Exposure of asynchronously growing human HeLa cervical carcinoma cells to roscovitine (ROSC), a selective cyclin-dependent kinases (CDKs) inhibitor, arrests their progression at the transition between G(2)/M and/or induces apoptosis. The outcome depends on the ROSC concentration. At higher dose ROSC represses HPV-encoded E7 oncoprotein and initiates caspase-dependent apoptosis. Inhibition of the site-specific phosphorylation of survivin and Bad, occurring at high-dose ROSC treatment, precedes the onset of apoptosis and seems to be a prerequisite for cell death. Considering the fact that in HeLa cells the G(1)/S restriction checkpoint is abolished by E7, we addressed the question whether the inhibition of CDKs by pharmacological inhibitors in synchronized cells would be able to block the cell-cycle in G(1) phase.

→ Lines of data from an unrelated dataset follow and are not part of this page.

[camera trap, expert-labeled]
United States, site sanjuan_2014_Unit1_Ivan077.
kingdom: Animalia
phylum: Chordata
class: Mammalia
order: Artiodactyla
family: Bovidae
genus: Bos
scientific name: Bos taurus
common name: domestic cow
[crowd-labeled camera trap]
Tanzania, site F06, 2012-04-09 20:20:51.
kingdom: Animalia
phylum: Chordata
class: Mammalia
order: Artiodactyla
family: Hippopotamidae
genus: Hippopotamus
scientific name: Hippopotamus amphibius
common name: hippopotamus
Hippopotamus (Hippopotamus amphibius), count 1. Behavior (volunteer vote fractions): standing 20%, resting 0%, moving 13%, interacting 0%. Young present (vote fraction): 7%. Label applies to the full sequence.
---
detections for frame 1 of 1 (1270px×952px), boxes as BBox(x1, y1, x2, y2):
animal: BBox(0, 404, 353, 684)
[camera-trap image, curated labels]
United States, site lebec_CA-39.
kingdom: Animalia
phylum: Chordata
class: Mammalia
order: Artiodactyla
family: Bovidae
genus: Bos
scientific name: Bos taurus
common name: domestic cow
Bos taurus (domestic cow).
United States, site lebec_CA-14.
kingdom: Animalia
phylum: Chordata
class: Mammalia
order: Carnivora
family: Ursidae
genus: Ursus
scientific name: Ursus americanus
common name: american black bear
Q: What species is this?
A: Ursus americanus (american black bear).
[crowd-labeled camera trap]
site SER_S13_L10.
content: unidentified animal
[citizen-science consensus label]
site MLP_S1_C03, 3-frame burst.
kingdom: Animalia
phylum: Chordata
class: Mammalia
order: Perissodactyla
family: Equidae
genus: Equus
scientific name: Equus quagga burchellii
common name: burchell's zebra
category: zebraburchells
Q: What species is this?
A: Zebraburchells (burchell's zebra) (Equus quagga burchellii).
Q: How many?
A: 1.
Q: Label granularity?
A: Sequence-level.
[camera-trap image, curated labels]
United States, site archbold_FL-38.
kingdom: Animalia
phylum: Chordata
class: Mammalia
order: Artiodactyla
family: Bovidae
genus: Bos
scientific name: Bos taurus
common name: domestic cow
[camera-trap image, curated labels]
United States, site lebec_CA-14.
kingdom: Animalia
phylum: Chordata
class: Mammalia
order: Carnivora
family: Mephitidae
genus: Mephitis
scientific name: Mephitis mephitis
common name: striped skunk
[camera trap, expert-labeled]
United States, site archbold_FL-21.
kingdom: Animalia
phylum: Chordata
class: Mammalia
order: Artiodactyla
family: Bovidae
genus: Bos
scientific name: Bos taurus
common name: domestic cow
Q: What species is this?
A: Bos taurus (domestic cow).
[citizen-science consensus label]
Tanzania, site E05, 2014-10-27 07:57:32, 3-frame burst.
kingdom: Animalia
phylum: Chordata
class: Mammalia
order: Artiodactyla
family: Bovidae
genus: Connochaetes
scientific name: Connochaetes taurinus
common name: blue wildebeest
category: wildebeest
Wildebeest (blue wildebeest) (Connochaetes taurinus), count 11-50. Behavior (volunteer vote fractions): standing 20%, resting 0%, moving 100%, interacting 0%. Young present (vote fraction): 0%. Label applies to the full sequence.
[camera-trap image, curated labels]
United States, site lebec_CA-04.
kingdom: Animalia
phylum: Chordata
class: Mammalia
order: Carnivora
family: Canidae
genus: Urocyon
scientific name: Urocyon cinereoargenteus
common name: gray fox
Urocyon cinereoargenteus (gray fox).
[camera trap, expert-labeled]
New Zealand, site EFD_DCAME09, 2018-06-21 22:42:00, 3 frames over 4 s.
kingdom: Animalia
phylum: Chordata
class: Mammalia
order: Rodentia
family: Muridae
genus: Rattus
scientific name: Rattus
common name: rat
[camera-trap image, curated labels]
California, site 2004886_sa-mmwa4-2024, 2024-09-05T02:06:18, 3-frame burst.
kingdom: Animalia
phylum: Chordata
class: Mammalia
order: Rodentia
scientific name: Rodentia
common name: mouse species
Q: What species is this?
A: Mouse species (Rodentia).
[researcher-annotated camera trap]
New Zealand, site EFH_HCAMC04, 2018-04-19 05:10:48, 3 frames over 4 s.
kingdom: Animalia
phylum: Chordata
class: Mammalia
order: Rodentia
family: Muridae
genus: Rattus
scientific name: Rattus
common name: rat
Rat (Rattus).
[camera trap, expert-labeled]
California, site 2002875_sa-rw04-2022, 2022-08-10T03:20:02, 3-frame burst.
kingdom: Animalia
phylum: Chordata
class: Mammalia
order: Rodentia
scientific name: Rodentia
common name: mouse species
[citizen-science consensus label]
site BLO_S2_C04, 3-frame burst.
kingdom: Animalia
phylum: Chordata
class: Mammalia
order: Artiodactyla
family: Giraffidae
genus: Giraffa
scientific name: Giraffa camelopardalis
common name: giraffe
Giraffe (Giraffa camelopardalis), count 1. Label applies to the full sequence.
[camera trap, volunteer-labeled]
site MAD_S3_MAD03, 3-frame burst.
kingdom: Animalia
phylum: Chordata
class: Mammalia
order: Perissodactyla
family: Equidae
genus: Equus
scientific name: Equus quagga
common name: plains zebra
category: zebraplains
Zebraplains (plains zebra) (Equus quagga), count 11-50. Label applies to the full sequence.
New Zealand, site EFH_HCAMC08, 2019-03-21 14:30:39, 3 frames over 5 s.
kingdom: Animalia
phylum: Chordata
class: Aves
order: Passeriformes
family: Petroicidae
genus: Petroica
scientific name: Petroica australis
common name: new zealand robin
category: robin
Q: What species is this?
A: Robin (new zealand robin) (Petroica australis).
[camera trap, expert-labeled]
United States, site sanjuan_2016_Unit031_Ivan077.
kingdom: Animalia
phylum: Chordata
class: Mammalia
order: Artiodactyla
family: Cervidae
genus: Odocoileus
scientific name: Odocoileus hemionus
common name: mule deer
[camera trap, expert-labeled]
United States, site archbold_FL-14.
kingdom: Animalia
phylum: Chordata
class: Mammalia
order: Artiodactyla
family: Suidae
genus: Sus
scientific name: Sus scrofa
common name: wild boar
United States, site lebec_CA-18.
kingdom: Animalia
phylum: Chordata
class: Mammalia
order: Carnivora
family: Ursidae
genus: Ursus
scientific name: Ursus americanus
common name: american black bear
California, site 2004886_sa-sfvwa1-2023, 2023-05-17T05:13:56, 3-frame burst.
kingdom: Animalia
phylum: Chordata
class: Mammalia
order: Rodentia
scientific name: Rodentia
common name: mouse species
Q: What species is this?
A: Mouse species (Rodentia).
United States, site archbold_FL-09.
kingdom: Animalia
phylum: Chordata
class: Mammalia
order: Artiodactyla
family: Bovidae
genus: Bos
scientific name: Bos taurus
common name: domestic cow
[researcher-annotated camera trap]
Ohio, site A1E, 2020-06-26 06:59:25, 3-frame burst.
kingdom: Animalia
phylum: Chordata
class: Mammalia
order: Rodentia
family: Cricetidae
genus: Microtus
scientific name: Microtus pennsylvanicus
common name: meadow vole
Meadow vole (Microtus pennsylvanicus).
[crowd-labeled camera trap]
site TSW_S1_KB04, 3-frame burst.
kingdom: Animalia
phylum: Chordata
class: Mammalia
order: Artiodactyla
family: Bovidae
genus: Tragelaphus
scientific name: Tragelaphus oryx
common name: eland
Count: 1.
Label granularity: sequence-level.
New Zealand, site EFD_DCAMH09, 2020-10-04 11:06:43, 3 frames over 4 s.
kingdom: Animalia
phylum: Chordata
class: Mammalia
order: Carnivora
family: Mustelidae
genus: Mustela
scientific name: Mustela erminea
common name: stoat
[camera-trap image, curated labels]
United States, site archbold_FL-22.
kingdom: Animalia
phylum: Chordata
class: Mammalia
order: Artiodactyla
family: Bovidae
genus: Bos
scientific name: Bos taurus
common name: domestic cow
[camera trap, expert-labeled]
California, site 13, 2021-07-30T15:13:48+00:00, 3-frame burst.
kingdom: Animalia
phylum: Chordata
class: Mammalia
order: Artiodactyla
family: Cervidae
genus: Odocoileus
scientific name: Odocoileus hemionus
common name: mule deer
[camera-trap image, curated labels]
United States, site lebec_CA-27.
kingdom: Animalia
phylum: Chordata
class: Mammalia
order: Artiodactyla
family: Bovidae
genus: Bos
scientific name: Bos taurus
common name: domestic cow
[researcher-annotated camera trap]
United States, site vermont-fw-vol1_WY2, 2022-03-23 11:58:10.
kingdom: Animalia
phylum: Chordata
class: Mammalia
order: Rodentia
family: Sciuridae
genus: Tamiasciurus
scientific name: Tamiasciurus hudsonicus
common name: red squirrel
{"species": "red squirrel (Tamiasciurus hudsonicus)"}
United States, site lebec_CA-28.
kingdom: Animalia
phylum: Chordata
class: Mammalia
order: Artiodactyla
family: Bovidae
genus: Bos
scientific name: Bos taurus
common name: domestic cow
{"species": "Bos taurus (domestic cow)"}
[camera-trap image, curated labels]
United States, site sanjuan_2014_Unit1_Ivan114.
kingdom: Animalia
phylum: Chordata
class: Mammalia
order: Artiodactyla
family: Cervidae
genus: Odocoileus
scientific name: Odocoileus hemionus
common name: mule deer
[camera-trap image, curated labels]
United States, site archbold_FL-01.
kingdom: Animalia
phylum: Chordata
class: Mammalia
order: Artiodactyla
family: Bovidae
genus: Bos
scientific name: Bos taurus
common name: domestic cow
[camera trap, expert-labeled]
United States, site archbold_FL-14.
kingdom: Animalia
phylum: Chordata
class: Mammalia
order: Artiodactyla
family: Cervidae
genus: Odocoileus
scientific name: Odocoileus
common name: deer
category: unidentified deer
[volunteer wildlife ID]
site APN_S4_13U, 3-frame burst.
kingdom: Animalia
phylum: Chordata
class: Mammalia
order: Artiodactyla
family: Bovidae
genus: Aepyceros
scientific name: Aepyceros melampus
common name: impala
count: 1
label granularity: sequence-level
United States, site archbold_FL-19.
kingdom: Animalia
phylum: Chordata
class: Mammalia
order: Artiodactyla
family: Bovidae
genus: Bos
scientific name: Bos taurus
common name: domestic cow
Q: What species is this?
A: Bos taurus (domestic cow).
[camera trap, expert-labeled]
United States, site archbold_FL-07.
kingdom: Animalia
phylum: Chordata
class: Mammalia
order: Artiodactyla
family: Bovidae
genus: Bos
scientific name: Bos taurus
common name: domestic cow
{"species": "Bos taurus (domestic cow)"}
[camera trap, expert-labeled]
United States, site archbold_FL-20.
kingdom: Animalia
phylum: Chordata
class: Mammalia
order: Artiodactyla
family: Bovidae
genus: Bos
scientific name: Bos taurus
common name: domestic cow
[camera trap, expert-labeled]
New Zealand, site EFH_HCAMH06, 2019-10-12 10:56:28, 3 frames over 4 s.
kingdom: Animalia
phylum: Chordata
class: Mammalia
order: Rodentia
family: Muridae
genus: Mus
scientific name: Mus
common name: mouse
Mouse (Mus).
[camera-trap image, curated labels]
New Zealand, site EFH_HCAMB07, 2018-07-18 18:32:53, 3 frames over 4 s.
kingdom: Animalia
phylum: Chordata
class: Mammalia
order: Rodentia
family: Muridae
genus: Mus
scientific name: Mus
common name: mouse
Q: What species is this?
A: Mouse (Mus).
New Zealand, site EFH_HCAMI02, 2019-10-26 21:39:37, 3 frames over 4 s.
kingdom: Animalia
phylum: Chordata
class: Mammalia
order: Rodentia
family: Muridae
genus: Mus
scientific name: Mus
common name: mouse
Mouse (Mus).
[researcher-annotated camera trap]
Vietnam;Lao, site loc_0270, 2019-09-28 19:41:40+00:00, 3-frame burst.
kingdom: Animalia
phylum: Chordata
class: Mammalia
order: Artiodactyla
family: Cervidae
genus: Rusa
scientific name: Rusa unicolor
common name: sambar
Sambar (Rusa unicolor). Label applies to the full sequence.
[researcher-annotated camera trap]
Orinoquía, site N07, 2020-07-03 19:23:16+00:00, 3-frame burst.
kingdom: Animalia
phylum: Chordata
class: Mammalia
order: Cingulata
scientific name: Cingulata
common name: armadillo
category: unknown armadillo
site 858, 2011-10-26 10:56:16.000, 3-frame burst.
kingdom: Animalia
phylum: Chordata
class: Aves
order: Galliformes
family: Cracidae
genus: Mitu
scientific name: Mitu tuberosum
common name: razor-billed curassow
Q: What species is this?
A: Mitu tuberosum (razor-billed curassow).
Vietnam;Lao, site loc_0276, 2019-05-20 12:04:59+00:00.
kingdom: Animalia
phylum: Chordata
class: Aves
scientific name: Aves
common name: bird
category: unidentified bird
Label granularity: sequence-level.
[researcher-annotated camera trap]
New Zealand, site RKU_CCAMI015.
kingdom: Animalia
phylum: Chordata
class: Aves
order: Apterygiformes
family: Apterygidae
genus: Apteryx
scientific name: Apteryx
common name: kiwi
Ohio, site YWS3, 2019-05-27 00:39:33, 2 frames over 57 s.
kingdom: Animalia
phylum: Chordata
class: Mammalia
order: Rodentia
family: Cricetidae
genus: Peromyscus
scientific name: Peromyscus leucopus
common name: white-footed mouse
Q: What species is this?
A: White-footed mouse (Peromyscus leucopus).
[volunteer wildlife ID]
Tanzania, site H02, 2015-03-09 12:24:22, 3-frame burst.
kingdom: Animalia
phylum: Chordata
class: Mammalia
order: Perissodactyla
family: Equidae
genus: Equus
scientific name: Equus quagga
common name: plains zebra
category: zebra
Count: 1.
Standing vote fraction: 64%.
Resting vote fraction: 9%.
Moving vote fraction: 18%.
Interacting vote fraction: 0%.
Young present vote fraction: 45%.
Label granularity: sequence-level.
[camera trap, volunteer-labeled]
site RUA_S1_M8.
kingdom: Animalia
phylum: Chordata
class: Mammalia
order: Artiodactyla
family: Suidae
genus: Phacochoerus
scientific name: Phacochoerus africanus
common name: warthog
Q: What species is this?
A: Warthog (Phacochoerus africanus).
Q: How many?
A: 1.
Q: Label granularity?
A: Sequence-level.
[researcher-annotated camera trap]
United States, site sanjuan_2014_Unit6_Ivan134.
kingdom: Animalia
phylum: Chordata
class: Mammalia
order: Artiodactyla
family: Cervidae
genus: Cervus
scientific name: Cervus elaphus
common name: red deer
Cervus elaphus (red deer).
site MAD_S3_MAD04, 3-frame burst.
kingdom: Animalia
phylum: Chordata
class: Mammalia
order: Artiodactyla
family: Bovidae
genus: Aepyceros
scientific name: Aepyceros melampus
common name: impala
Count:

For this purpose, we attempted to synchronize cells by serum withdrawal or by blocking of the mitotic apparatus using nocodazole. Unlike human MCF-7 cells, HeLa cells do not undergo G(1) block after serum starvation, but respond with a slight increase of the ratio of G(1) population. Exposure of G(1)-enriched HeLa cells to ROSC after re-feeding does not block their cell-cycle progression at G(1)-phase, but increases the ratio of S- and G(2)-phase, thereby mimicking the effect on asynchronously growing cells. A quite different impact is observed after treatment of HeLa cells released from mitotic block. ROSC prevents their cell cycle progression and cells transiently accumulate in G(1)-phase. These results show that inhibition of CDKs by ROSC in cells lacking the G(1)/S restriction checkpoint has different outcomes depending on the cell-cycle status prior to the onset of treatment.